→ Document passage

OK folks, here's part of what I promised. I took out all the tool from the third box in the photograph above and took individual pictures of everything. It looks like most of what's in this box is trim type planes. Sorry, I don't know exactly what to call them. Someone can clue me in to the correct nomenclature. There are a few braces, mallets, squares, wrenches, draw knife, etc. 

I tried to get as much detail of the planes, in terms of style and cut. If there was anything stamped on the end, I took a photo of that as well. Because photobucket is terrible and reversed the order of my shots, any pic of stamping on a plane pertains to the plane that follows in the next shot.

Zig, my grandfather, put a tag on most of them with the manufacturer and (maybe?) model number. Let me know if you want more detailed shots of any of them in particular. I'll work on getting pics of the rest another night.

The album -----> http://photobucket.com/zigtools


----------



## firemedic (Dec 26, 2010)

You've got some great tools there man!... It's a shame they won't be used 

Maybe someday you'll get the hankering to try em out!

...build n burn - live n learn...


----------



## dontcallitdirt (Mar 20, 2012)

You guys have actually got me thinking of maybe starting a little project to put a couple of these to use. I'm really not much of a carpenter, but I guess you're never to old to learn. A bluebird box comes to mind. I might have to seek out some of the other sub-forums to get some advice on where to start with that.


----------



## DannyBoy (Dec 5, 2011)

The one that jumps at me in the Stanley camfer plane. That is a fairly rare plane and depending on the iron and if all the parts are with it, could be worth anywhere from $200.00 to $700.00. Is there a second head for it to do beading/reeding work? Also some of the molding planes you have are intersting as well. I am with the other folks, learn how to use them and you will understand them more. They are tools and in working order are worth more as a legacy than as a collection. Put to work, even it is just to make little things around the house.


----------



## FarmerJim (Mar 22, 2012)

My G Granddad was a cabinetmaker trained in England. He came over when he was 21 and made a living doing trim work in big houses in the nearest city. A few years ago some of my cousins donated his tools to the historical museum in their town. Sure would have liked to have gotten my hands on those.


----------



## Gerry KIERNAN (Apr 20, 2007)

If you have a den or rec room tools like these would make a great display wall.

Gerry


----------

→ The problem
From the forum thread about the old hand tools, copy the passage starting with "You've got some" and going on through "start with that.".

→ Items
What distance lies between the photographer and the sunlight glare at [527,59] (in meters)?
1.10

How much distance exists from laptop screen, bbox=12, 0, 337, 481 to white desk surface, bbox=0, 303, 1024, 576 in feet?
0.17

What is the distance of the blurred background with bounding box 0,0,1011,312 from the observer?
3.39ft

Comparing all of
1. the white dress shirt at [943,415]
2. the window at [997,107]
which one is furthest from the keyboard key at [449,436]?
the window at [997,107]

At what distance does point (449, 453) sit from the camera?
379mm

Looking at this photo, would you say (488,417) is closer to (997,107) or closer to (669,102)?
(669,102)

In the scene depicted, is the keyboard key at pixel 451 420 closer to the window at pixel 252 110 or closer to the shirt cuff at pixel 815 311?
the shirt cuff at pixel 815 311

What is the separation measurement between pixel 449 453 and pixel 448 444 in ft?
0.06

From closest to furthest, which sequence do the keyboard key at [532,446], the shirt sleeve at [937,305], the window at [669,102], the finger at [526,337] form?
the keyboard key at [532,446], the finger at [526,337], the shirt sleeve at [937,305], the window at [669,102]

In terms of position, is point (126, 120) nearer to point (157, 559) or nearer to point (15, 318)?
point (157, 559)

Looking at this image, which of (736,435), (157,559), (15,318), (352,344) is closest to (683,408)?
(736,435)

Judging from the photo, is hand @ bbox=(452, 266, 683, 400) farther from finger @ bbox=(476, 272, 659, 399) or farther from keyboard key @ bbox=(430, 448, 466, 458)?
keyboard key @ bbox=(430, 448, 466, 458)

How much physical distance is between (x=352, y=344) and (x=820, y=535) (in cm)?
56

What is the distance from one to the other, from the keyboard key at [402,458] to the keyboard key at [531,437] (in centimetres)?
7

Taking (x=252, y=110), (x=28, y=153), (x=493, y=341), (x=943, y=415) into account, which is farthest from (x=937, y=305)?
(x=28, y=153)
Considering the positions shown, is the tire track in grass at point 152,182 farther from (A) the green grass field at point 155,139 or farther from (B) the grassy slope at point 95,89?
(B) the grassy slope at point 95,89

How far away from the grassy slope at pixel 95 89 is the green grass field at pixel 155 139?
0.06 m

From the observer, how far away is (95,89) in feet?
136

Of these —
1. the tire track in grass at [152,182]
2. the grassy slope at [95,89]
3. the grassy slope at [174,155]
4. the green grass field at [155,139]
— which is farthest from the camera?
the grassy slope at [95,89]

→ Right answer
You've got some great tools there man!... It's a shame they won't be used 

Maybe someday you'll get the hankering to try em out!

...build n burn - live n learn...


----------



## dontcallitdirt (Mar 20, 2012)

You guys have actually got me thinking of maybe starting a little project to put a couple of these to use. I'm really not much of a carpenter, but I guess you're never to old to learn. A bluebird box comes to mind. I might have to seek out some of the other sub-forums to get some advice on where to start with that.